Democrats in Cleveland’s Ohio City neighborhood popped champagne, blasted music and danced on Church Avenue to celebrate Joe Biden’s presidential victory on Saturday.
That morning, it had become clear that too few uncounted votes remained in Pennsylvania for President Donald Trump to overcome Biden’s lead there, giving the Democratic former vice president enough electoral votes to take the White House.
Trump refused to concede the race on Saturday, but that didn’t dampen the enthusiasm of Paula Kampf, a Democratic activist in Cleveland’s Ward 3.
“I’m not worried,” she said. “Well, I’m worried about Trump deciding he’s not leaving, but I’m not worried about the counts. We can recount to our heart’s content, the votes are there.”
A host of mask-wearing revelers gathered outside in Kampf’s yard. One attendee played a trombone. Some sang “Na Na Hey Hey Kiss Him Goodbye,” and drivers honked their car horns as they passed.
Ohio City resident Kauser Razvi said she recalled feeling immobilized by Trump’s victory four years ago.
“I’m a Muslim woman, my parents were immigrants from India, I have two kids who are mixed-race,” she said. “It’s been a hard four years.”
Just as important for her was Sen. Kamala Harris’ election as vice president.
“For my daughter to be able to see a woman of color in the second-highest office in this land, it’s beyond amazing,” she said.
Malaz Elgemiabby, an architect who immigrated to Northeast Ohio from Sudan, said she felt “euphoric” at Biden’s win.

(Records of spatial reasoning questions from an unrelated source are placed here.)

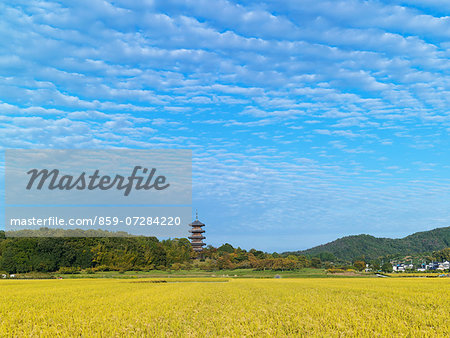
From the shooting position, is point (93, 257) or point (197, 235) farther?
point (197, 235)

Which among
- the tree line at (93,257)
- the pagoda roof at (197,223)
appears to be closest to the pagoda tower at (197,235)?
the pagoda roof at (197,223)

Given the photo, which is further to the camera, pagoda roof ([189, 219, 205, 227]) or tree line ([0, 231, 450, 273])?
pagoda roof ([189, 219, 205, 227])

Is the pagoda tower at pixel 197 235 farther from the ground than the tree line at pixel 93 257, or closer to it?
farther from the ground

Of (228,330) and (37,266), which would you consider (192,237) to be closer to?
(37,266)

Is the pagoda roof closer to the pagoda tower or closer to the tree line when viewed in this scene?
the pagoda tower

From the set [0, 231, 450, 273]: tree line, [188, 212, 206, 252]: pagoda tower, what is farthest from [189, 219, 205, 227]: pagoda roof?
[0, 231, 450, 273]: tree line

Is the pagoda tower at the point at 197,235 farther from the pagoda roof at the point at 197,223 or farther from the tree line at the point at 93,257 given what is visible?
the tree line at the point at 93,257

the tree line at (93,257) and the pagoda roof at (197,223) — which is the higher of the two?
the pagoda roof at (197,223)

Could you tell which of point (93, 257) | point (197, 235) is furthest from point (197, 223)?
point (93, 257)

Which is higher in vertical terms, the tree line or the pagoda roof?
the pagoda roof

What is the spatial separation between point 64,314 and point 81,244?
112259 millimetres

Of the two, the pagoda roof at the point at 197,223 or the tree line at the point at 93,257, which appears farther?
the pagoda roof at the point at 197,223

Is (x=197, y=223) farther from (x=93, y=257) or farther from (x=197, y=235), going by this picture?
(x=93, y=257)

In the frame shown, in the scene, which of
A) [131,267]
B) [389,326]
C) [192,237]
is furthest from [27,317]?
[192,237]
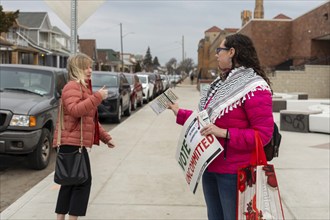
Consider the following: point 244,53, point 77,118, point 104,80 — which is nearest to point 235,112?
point 244,53

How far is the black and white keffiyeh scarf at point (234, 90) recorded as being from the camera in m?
2.82

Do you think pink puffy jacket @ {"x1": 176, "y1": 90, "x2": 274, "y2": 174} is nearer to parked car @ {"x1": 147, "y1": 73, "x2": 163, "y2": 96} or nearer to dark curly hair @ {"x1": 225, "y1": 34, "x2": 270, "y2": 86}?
dark curly hair @ {"x1": 225, "y1": 34, "x2": 270, "y2": 86}

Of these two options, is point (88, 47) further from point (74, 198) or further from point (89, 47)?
point (74, 198)

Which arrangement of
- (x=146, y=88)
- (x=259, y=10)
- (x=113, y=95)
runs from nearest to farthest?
(x=113, y=95)
(x=146, y=88)
(x=259, y=10)

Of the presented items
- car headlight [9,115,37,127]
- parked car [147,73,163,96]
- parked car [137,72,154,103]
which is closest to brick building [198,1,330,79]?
parked car [147,73,163,96]

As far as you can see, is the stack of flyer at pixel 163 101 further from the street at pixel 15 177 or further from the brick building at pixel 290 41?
the brick building at pixel 290 41

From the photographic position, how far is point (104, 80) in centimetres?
1495

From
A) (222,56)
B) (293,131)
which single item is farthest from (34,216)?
(293,131)

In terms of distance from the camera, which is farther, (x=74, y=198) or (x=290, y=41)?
(x=290, y=41)

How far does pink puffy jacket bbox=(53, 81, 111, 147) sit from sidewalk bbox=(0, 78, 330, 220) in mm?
1307

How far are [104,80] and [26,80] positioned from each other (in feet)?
22.9

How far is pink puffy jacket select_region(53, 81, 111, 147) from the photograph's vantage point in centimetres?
381

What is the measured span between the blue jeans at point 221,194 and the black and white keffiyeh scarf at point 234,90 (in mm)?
423

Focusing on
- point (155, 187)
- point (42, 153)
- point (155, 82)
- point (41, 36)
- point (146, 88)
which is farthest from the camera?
point (41, 36)
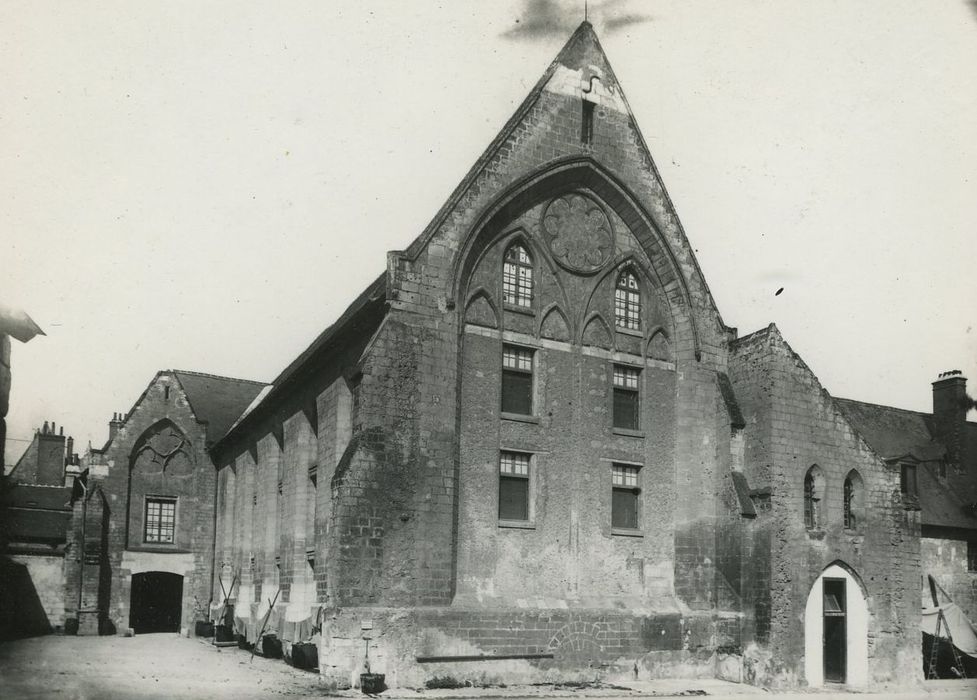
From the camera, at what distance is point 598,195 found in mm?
23672

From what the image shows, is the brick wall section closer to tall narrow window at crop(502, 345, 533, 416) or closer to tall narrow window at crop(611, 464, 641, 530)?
tall narrow window at crop(611, 464, 641, 530)

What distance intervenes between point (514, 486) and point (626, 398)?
3968 millimetres

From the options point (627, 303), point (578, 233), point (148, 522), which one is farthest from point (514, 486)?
point (148, 522)

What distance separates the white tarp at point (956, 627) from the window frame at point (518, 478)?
50.1 feet

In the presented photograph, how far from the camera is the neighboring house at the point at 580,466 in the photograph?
19.4 meters

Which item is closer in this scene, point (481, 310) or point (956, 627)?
point (481, 310)

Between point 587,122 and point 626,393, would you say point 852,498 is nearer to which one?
point 626,393

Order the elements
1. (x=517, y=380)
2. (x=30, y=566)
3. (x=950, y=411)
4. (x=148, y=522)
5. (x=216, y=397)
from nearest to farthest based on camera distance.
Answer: (x=517, y=380), (x=30, y=566), (x=148, y=522), (x=950, y=411), (x=216, y=397)

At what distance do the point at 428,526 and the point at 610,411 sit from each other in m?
5.66

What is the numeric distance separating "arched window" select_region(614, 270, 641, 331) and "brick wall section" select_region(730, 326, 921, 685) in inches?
117

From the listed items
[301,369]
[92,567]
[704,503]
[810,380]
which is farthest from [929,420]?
[92,567]

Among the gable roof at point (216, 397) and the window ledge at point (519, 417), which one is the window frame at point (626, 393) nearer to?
the window ledge at point (519, 417)

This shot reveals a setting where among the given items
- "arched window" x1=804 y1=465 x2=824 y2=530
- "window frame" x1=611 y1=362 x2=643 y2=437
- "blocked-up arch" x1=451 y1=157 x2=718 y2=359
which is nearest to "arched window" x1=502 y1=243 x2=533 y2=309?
"blocked-up arch" x1=451 y1=157 x2=718 y2=359

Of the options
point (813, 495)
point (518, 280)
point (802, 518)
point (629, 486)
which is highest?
point (518, 280)
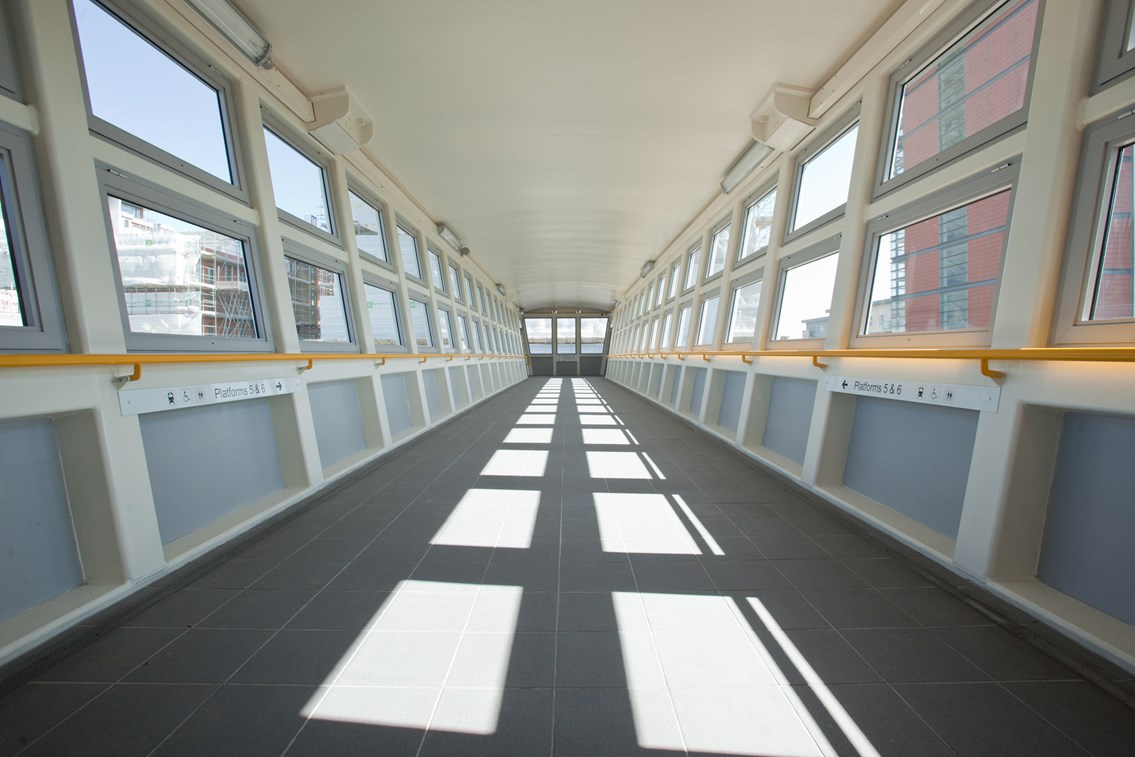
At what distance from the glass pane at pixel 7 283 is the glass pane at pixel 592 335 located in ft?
74.5

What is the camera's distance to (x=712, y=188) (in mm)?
6445

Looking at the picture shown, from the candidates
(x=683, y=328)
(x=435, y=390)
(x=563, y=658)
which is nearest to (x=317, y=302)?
(x=435, y=390)

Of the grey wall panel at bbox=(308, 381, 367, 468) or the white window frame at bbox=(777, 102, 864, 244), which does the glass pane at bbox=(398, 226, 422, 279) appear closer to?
the grey wall panel at bbox=(308, 381, 367, 468)

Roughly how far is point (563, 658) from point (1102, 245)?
3218mm

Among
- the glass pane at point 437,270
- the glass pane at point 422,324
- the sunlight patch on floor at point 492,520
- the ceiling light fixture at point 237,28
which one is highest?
the ceiling light fixture at point 237,28

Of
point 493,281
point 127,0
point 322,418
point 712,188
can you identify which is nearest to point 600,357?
point 493,281

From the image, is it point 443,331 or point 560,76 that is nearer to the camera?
point 560,76

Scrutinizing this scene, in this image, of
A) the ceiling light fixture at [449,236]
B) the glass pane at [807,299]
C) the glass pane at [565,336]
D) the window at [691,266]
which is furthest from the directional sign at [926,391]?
the glass pane at [565,336]

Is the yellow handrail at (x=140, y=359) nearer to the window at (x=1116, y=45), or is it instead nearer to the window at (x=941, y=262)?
the window at (x=941, y=262)

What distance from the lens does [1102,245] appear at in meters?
2.09

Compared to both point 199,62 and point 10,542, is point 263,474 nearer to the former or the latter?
point 10,542

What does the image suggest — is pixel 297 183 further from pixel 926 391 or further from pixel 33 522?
pixel 926 391

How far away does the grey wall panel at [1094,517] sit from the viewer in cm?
192

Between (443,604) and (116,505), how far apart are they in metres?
1.81
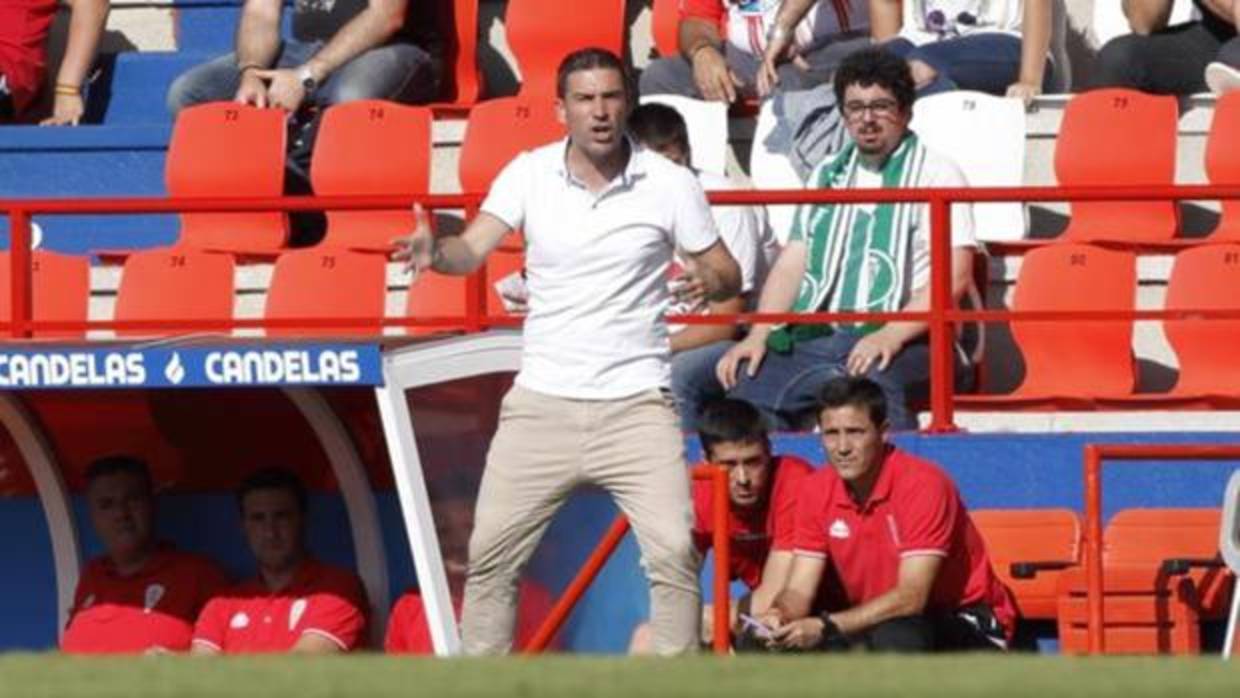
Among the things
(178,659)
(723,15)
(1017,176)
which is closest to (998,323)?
(1017,176)

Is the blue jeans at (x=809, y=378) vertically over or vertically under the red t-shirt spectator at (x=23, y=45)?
under

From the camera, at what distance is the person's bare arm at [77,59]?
16.2 meters

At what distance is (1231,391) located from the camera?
13203mm

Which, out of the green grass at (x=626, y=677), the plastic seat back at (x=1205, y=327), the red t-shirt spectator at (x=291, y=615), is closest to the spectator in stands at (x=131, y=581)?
the red t-shirt spectator at (x=291, y=615)

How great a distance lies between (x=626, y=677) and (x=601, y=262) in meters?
3.63

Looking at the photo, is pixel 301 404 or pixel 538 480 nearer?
pixel 538 480

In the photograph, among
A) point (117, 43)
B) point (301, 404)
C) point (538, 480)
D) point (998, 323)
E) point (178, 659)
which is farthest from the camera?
point (117, 43)

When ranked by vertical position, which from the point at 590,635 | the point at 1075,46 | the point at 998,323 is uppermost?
the point at 1075,46

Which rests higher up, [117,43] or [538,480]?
[117,43]

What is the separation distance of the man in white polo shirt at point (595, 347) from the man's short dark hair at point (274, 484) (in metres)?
1.87

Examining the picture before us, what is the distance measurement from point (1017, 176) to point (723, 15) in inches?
69.4

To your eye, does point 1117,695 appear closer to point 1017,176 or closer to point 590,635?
point 590,635

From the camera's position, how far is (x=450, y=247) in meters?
10.3

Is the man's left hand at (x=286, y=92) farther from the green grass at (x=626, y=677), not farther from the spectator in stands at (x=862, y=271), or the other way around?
the green grass at (x=626, y=677)
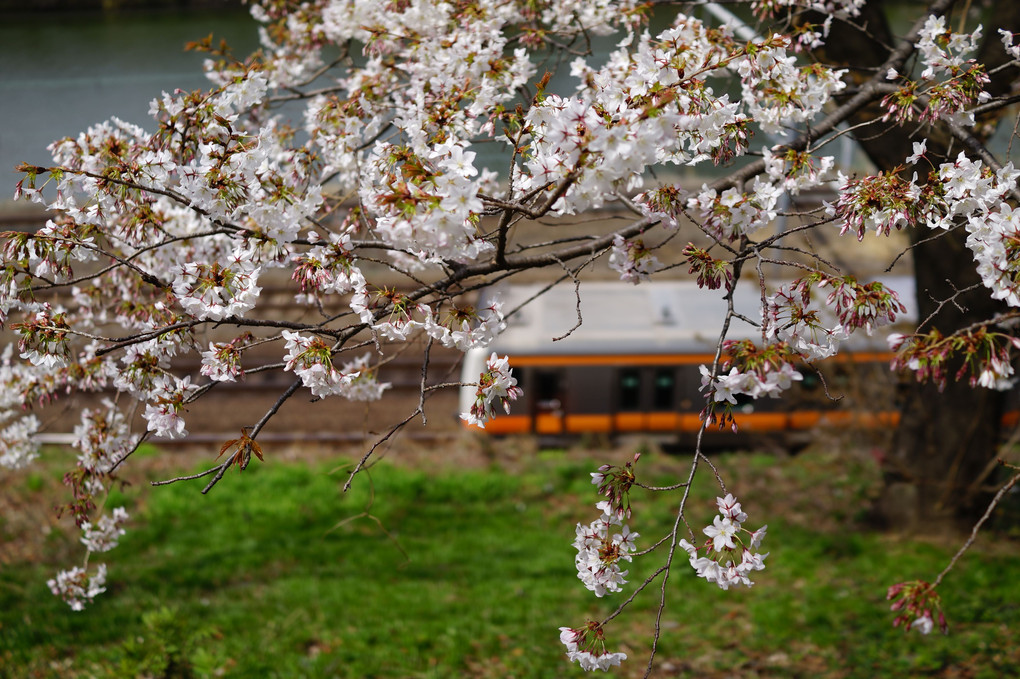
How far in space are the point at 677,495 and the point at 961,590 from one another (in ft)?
9.90

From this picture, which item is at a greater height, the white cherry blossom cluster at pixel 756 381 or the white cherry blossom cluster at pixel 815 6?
the white cherry blossom cluster at pixel 815 6

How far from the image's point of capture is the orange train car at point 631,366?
31.4ft

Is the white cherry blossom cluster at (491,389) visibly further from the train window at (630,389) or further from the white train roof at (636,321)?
A: the train window at (630,389)

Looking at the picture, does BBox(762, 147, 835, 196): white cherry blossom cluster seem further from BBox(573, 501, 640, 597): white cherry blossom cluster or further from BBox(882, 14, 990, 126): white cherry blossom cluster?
BBox(573, 501, 640, 597): white cherry blossom cluster

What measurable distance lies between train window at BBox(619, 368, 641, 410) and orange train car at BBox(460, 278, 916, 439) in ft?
0.04

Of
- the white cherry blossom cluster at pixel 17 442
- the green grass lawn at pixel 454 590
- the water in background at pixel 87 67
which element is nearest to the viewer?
the white cherry blossom cluster at pixel 17 442

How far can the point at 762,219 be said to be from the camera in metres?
2.82

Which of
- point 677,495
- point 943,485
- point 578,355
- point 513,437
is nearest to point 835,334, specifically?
point 943,485

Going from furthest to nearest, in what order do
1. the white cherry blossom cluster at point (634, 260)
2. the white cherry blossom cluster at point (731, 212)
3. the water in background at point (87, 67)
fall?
1. the water in background at point (87, 67)
2. the white cherry blossom cluster at point (634, 260)
3. the white cherry blossom cluster at point (731, 212)

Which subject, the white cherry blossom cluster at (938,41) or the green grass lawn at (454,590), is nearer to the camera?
the white cherry blossom cluster at (938,41)

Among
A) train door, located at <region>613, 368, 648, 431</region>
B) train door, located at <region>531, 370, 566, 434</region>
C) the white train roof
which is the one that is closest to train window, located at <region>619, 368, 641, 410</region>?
train door, located at <region>613, 368, 648, 431</region>

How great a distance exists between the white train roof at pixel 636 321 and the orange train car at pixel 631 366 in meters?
0.01

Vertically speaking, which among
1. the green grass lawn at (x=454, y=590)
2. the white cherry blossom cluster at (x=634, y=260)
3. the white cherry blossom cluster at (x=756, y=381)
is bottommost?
the green grass lawn at (x=454, y=590)

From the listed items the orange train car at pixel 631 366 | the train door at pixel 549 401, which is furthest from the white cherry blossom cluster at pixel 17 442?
the train door at pixel 549 401
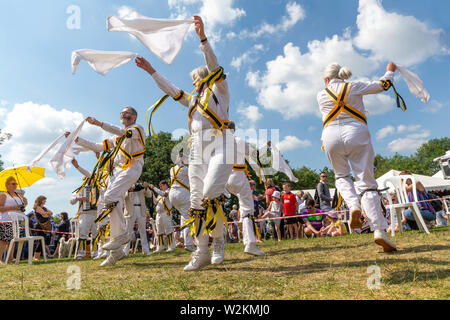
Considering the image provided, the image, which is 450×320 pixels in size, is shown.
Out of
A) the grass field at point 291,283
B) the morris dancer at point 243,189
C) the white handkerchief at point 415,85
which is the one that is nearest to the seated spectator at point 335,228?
the morris dancer at point 243,189

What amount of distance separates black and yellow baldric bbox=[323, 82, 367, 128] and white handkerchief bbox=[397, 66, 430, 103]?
4.21ft

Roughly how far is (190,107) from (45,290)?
237 centimetres

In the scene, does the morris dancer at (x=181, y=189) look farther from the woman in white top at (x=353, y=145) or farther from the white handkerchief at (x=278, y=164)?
the woman in white top at (x=353, y=145)

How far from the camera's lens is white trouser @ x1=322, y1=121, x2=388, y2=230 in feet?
12.8

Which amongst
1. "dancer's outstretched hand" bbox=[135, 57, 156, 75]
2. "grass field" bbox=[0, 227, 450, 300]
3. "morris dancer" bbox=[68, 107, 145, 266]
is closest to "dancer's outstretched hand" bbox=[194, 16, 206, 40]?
"dancer's outstretched hand" bbox=[135, 57, 156, 75]

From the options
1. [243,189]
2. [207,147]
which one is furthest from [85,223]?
[207,147]

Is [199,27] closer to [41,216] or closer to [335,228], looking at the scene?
[335,228]

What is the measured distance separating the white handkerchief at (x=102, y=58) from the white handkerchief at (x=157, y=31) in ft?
2.41

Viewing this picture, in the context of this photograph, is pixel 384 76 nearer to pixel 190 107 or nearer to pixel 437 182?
pixel 190 107

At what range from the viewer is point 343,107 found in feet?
13.2

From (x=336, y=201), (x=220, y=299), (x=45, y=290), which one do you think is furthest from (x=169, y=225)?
(x=220, y=299)

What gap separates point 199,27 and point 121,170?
265cm

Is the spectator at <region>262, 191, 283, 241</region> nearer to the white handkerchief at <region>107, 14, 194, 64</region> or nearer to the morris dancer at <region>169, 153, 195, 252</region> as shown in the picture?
the morris dancer at <region>169, 153, 195, 252</region>
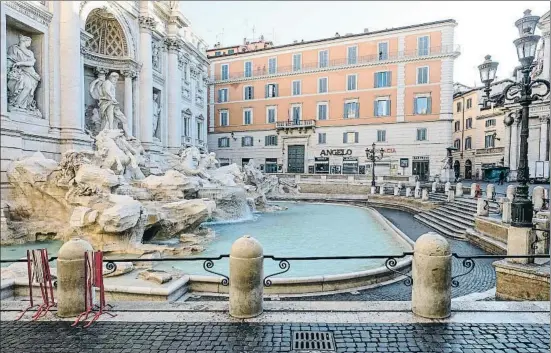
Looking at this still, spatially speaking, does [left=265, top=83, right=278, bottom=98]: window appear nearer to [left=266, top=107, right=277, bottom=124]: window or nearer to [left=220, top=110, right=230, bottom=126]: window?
[left=266, top=107, right=277, bottom=124]: window

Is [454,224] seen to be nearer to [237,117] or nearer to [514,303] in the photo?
[514,303]

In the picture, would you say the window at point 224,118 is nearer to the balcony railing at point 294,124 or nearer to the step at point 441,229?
the balcony railing at point 294,124

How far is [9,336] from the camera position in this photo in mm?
3922

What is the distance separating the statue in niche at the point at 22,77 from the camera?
1335cm

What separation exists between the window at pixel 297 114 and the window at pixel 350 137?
496 cm

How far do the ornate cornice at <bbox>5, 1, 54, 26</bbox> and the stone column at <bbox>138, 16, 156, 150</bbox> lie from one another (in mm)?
6849

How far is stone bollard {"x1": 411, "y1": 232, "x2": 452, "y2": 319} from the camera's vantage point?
4.27m

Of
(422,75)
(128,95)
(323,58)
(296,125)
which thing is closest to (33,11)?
(128,95)

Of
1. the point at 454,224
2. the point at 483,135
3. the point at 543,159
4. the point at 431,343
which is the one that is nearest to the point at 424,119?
the point at 543,159

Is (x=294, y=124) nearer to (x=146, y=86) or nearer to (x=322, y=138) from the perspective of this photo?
(x=322, y=138)

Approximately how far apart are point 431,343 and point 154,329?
296 centimetres

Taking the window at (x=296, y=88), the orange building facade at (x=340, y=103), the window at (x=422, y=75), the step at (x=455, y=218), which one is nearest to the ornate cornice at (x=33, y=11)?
the step at (x=455, y=218)

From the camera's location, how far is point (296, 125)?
37438 millimetres

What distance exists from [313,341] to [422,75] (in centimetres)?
3348
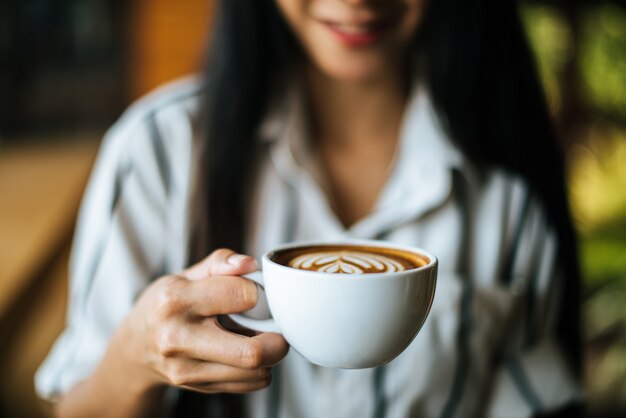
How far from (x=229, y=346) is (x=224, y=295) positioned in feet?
0.18

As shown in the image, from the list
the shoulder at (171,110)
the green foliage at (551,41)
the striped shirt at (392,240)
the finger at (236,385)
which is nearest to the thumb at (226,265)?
the finger at (236,385)

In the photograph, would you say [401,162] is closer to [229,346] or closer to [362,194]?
[362,194]

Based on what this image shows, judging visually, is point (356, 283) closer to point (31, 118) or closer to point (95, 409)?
point (95, 409)

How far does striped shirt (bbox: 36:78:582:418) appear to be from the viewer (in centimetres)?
106

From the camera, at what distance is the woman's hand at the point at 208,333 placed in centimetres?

In 2017, the Trump administration banned travel from several majority-Muslim countries, including Sudan. The White House later removed the country from the list, before imposing new restrictions early this year.
The outcome of this election was personal to her, Elgemiabby said. Because of the travel bans, she didn’t want to risk visiting her family and being unable to return to the United States, she said.
“This means me seeing my family, me finally meeting my little nieces and my little adorable nephew, my son seeing his granddad,” Elgemiabby said. “It means to us that we are normal again, we can dream in normal ways, we are not labeled.”
Biden won the city of Cleveland with 80 percent of the vote, according to unofficial results. But his strength in Ohio’s cities and some suburbs couldn’t win him the state, making him the first president-elect since John F. Kennedy to win the electoral college without the Buckeye State.
“So many people think that, if they didn’t volunteer, they don’t get to celebrate,” said Charlie Townsend, who wore a Biden-Harris mask. “But if you made a phone call, marked a ballot, this is your victory. Even if we didn’t win Ohio, this is everybody’s victory.”